--- begin ---

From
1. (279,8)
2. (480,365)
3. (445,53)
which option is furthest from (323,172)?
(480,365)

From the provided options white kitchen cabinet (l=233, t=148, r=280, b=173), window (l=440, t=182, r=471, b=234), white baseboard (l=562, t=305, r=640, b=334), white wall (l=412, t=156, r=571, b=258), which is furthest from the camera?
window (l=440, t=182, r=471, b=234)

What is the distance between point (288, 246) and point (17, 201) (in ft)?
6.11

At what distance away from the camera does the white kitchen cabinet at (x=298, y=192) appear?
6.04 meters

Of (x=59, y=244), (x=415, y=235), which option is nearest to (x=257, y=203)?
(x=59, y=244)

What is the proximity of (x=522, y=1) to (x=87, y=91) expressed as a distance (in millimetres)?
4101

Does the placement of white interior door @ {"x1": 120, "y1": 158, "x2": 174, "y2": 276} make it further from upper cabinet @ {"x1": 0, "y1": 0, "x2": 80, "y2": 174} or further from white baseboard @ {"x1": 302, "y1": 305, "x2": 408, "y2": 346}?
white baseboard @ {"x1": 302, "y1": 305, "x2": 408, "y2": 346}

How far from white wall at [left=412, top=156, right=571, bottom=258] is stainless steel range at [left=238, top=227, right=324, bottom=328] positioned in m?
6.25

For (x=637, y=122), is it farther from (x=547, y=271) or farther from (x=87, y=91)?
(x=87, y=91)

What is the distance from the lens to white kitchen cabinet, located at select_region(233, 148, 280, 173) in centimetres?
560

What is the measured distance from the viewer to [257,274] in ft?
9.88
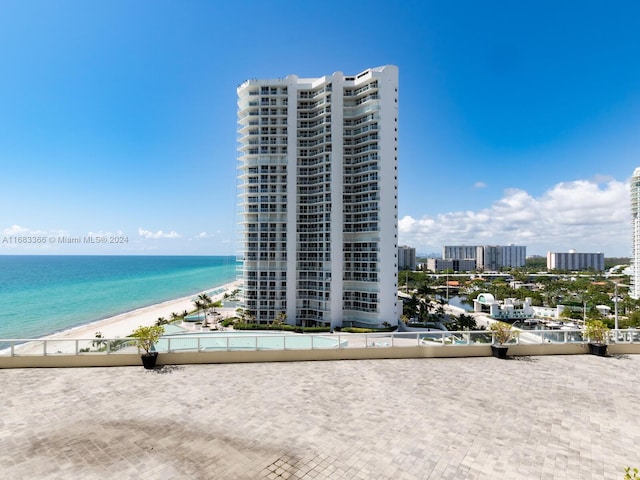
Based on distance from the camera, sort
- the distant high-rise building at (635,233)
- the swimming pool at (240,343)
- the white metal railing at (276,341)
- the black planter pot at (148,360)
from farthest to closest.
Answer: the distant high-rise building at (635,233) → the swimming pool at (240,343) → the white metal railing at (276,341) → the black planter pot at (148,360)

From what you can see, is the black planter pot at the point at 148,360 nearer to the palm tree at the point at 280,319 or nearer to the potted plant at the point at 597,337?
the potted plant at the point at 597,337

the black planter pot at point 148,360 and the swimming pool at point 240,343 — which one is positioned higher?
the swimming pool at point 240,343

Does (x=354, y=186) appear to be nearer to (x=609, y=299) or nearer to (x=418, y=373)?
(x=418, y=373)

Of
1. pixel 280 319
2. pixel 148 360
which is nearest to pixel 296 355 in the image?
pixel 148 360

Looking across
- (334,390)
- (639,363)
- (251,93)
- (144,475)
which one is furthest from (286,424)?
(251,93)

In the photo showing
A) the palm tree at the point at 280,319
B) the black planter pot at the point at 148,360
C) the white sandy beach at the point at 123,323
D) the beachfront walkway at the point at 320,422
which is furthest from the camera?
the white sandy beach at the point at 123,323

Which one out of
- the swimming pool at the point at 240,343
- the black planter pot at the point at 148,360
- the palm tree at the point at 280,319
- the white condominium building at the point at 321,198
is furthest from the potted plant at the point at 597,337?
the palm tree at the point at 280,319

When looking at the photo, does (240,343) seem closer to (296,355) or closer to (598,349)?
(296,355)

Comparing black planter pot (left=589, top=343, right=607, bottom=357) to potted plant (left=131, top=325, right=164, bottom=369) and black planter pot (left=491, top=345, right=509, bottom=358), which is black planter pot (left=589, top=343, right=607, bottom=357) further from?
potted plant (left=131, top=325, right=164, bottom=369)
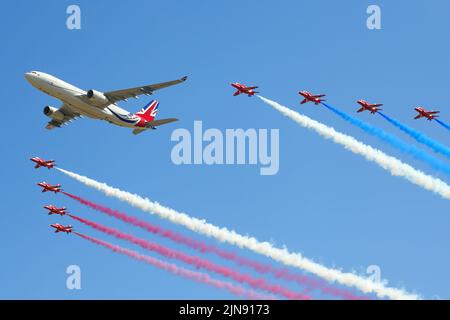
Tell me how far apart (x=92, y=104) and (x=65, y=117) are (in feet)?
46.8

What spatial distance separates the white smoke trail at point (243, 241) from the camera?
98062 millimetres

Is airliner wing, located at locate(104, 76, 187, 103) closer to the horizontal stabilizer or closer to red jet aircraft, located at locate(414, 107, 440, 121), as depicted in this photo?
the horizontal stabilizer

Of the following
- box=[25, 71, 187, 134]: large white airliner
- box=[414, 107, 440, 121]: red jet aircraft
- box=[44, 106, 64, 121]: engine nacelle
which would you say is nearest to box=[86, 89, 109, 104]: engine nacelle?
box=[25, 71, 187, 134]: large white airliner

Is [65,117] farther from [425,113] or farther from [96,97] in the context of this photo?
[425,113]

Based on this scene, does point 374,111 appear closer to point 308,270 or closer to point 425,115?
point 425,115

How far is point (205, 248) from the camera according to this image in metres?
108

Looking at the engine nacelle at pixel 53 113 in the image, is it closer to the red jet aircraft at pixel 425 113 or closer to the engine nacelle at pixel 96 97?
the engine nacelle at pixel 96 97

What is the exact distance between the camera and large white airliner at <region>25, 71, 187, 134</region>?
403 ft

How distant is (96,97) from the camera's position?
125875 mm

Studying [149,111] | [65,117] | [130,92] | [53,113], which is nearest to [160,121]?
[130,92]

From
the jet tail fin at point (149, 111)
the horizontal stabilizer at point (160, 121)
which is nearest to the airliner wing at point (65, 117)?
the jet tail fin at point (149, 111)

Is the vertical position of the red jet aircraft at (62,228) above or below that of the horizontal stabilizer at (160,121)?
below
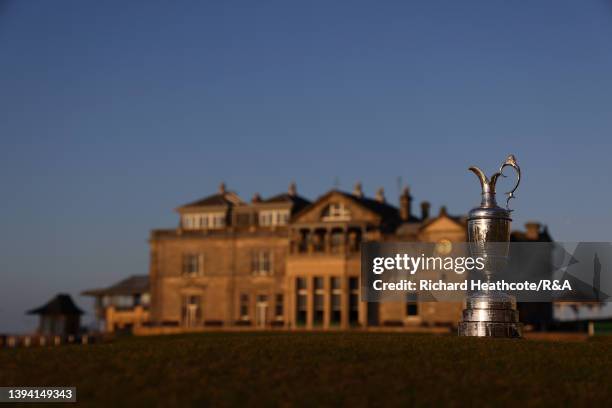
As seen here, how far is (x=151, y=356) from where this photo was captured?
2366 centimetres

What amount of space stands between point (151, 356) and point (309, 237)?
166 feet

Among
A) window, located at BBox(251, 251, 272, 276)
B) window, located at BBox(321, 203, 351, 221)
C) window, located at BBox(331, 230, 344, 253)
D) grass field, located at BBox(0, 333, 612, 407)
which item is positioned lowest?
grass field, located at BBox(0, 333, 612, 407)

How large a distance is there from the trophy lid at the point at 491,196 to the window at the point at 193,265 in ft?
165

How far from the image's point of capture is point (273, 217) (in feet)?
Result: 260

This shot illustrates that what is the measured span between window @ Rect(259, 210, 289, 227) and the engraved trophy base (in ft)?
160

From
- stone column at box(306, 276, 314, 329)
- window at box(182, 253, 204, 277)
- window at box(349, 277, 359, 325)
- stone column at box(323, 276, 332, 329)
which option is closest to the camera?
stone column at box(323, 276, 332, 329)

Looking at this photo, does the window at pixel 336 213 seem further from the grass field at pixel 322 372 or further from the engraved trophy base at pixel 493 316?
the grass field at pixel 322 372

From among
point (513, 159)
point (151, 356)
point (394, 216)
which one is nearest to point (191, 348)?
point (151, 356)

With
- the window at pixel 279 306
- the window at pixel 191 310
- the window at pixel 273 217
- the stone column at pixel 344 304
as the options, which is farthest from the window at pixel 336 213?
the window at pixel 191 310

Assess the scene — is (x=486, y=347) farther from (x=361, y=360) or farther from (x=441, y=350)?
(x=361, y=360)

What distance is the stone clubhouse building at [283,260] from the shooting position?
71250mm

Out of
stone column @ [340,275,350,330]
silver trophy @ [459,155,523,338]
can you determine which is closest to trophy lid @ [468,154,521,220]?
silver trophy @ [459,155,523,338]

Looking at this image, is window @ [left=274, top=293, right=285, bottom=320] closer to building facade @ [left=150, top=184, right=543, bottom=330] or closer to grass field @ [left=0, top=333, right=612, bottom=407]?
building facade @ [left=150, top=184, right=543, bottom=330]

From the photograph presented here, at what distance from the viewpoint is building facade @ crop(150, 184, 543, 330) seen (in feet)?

--- end ---
--- begin ---

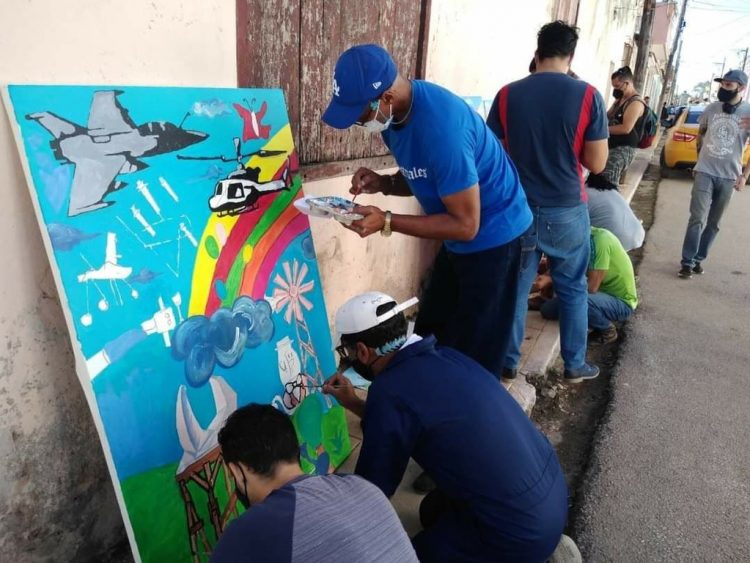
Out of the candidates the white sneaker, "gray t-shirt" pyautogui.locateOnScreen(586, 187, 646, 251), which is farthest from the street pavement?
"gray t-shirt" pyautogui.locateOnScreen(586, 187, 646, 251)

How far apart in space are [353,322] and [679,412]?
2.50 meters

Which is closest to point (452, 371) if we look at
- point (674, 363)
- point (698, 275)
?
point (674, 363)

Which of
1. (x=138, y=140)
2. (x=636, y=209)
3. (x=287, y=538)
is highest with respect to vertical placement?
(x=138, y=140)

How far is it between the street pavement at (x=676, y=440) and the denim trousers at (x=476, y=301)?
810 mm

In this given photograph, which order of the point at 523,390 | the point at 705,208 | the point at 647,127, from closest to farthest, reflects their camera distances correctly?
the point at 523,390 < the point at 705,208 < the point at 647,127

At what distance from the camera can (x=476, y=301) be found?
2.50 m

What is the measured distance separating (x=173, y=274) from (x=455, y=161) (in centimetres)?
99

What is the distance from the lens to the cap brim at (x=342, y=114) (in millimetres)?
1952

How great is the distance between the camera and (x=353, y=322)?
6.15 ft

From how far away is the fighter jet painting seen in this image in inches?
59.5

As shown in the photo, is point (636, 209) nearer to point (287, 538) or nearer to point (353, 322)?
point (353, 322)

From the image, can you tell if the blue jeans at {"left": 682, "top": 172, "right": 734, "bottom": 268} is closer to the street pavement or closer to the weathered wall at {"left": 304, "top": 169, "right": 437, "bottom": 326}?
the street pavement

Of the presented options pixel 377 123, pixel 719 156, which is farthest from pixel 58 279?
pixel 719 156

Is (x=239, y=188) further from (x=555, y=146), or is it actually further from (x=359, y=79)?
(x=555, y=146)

--- end ---
--- begin ---

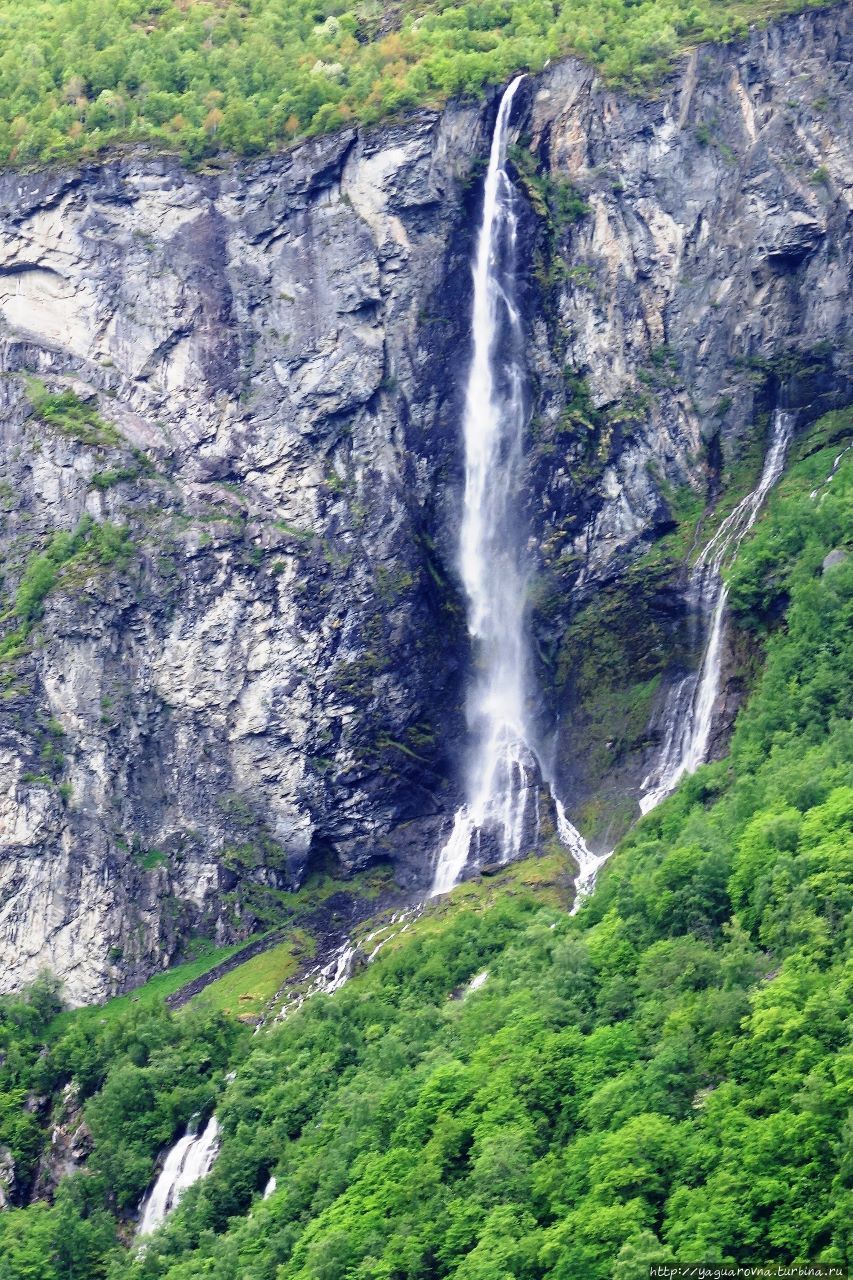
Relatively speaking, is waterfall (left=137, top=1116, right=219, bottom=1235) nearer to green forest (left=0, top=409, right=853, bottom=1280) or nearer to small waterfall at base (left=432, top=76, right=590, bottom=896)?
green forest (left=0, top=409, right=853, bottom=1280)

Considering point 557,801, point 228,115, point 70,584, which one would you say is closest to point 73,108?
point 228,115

--- end ---

▸ Task description:
Report each line in the material above that contains the string "between". Case counts.

▸ Solution to this problem:
What is the distance between point (288, 246) and point (17, 201) (in ft)?
What is the exact distance between the camera and large white airliner at <region>25, 71, 187, 134</region>?
What amount of space stands between point (151, 356) and point (309, 237)?
This shot illustrates that what is the measured span between window @ Rect(259, 210, 289, 227) and the engraved trophy base (in ft)?
How far is it between the street pavement at (x=676, y=440) and the denim trousers at (x=476, y=301)?
How great is the distance between the camera and (x=353, y=322)?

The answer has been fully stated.